Judge in Detroit tells ICE to stop threatening Iraqi detainees

  • Written by:

Niraj Warikoo Detroit Free Press
A federal judge in Detroit slammed ICE on Wednesday for threatening some Iraqi detainees with solitary confinement and for pressuring them to drop out of a lawsuit filed on their behalf by the American Civil Liberties Union (ACLU).

Ikval Marogi, right, of Warren and Elham Mona, center, of Sterling Heights listen to a speaker as families of Iraqi immigrants from metro Detroit who were detained by ICE gather outside of the federal courthouse in downtown Detroit on Thursday August 31, 2017.
Ryan Garza, Detroit Free Press
In his order, Judge Mark Goldsmith of U.S. District Court in Detroit said that ICE staff or staff in the Calhoun County jail in Michigan would “frequently tell detainees that they are still being detained ‘because of the Hamama case,’ ” referring to the ACLU lawsuit filed last year against ICE (Immigration and Customs Enforcement) on behalf of Usama Hamama and many other Iraqi detainees who were arrested by ICE. Most of them were Iraqi legal immigrants with criminal records that made them eligible for deportation.

The judge ordered ICE to inform authorities in the Calhoun County jail to be aware of and follow his June 20 order forbidding harassment of Iraqi detainees.

On June 20, Goldsmith had ordered ICE not to mislead or threaten Iraqi detainees if they continued to be part of the ACLU lawsuit. Goldsmith said Wednesday that his June order was partly ignored, citing a declaration last month by Monica Andrade, a legal fellow at ACLU Michigan.

“An ICE officer reportedly told a detainee that if he ‘left the class’ he would be released from detention,” Goldsmith wrote. “Detainees have been told that they will be returned to general population ‘when (they) sign papers and get out of Hamama.’ ”

Goldsmith said that detainees are also being subject to solitary confinement for “trivial” or “nonexistent” reasons.

“To compound the matter, Andrade says that she has received reports that many of the Hamama class members are being subjected to solitary confinement for trivial matters, such as taking off a shirt to shave or standing on a toilet to kill a spider,” Goldsmith wrote. “Other class members report that the reasons for confinement are essentially fabricated or completely nonexistent.”

The judge said that ICE attorneys “do not deny any of these allegations. Instead, they argue that the detainees would be better served by availing themselves of Calhoun’s grievance process.”

The judge said the detainees are considering a mass hunger strike.

Khaalid Walls, spokesman for the Michigan and Ohio branches of ICE, told the Free Press in a statement: “We are currently reviewing the decision.”

Miriam Aukerman, senior staff attorney for the ACLU Michigan, told the Free Press that the Iraqi detainees “have been subjected to terrible, terrible conditions there, including solitary, and are being coerced into giving up their rights.

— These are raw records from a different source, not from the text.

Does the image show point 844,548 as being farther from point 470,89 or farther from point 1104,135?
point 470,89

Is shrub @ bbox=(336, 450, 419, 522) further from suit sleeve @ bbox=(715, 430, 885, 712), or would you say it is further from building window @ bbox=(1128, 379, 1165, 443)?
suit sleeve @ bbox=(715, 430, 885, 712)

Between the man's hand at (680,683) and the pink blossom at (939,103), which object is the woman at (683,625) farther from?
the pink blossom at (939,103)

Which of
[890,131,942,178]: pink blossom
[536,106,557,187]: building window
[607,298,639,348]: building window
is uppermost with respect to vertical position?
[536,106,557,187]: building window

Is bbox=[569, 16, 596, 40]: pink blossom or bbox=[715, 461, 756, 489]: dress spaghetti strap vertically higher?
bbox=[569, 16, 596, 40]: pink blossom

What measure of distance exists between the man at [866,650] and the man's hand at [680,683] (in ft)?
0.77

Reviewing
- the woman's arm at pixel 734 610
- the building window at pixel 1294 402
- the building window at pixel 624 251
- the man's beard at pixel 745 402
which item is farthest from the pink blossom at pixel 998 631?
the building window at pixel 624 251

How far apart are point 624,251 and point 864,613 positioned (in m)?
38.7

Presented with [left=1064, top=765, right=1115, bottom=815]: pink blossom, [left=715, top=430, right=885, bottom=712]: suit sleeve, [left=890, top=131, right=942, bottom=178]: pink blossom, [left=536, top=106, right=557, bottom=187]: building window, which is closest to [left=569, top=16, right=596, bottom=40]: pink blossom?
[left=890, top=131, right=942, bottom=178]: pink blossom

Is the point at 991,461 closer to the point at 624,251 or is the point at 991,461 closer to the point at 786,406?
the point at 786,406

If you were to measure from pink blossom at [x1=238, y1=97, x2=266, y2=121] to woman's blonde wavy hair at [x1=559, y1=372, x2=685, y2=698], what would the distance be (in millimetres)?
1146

Quite a number have been on hunger strike.”

About 1,400 Iraqi immigrant detainees were detained last year by U.S. Immigration and Customs Enforcement, many of them in Michigan. Many of the detainees are Christian, who are a minority in Iraq and say they would be persecuted if they were forced to go back.

Aukerman said it “is clear from the court’s order, the coercion has not stopped.”

“ICE is keeping over 100 Iraqis locked up to try to force them to return to a country where they face persecution, torture or even death,” she added. “ICE is counting on the fact that it can break the spirit of the detainees, either by keeping them in jail for what has now been over 14 months, or by misinformation and threats.”

The U.S. government moved to arrest and attempt to deport the Iraqis after reaching an agreement last year with the Iraqi government, which had previously refused to take them. The U.S. maintains their cases have already been adjudicated in immigration courts and that the detainees had final orders of removal. ICE has said the Iraqi detainees pose threats because of their criminal histories.

The ACLU has been trying to get them released on bond and get their cases re-heard in immigration court

The crimes the Iraqis have committed range from marijuana possession to assault. Under U.S. law, legal immigrants with criminal records can be deported. The Trump administration has more aggressively pursued such cases.

In June 2017, ICE agents arrested more than 100 Iraqis across Michigan in raids that stunned Iraqi-American Christians. Judge Goldsmith later blocked their deportations after the ACLU filed a lawsuit.